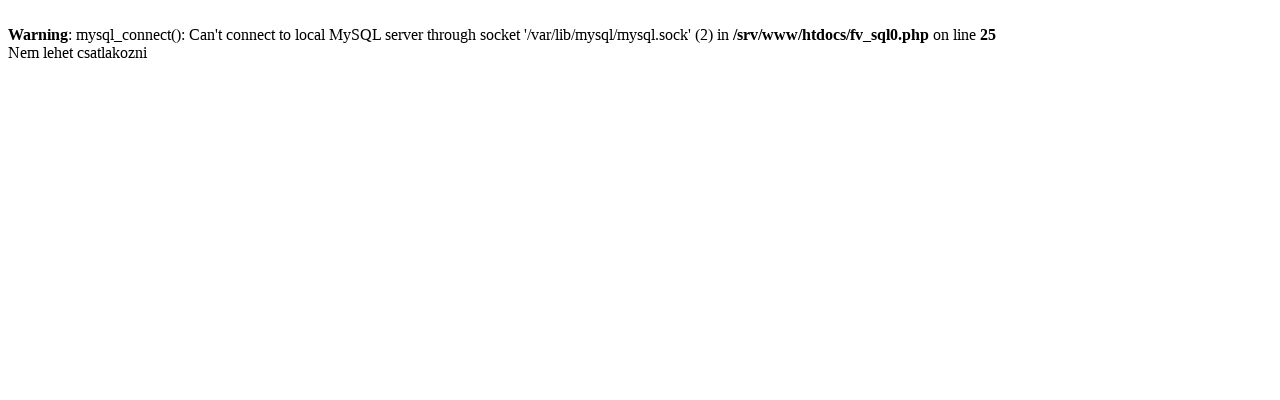

--- FILE ---
content_type: text/html; charset=ISO-8859-1
request_url: http://xserver.dfmk.hu/betumegj.php?aktbetu=e
body_size: 224
content:
<br />
<b>Warning</b>:  mysql_connect(): Can't connect to local MySQL server through socket '/var/lib/mysql/mysql.sock' (2) in <b>/srv/www/htdocs/fv_sql0.php</b> on line <b>25</b><br />
Nem lehet csatlakozni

++++

Output exactly the lines of the data that run from the one containing "request_url: http://xserver.dfmk.hu/betumegj.php?aktbetu=e" to the very last line, and no others.

request_url: http://xserver.dfmk.hu/betumegj.php?aktbetu=e
body_size: 224
content:
<br />
<b>Warning</b>:  mysql_connect(): Can't connect to local MySQL server through socket '/var/lib/mysql/mysql.sock' (2) in <b>/srv/www/htdocs/fv_sql0.php</b> on line <b>25</b><br />
Nem lehet csatlakozni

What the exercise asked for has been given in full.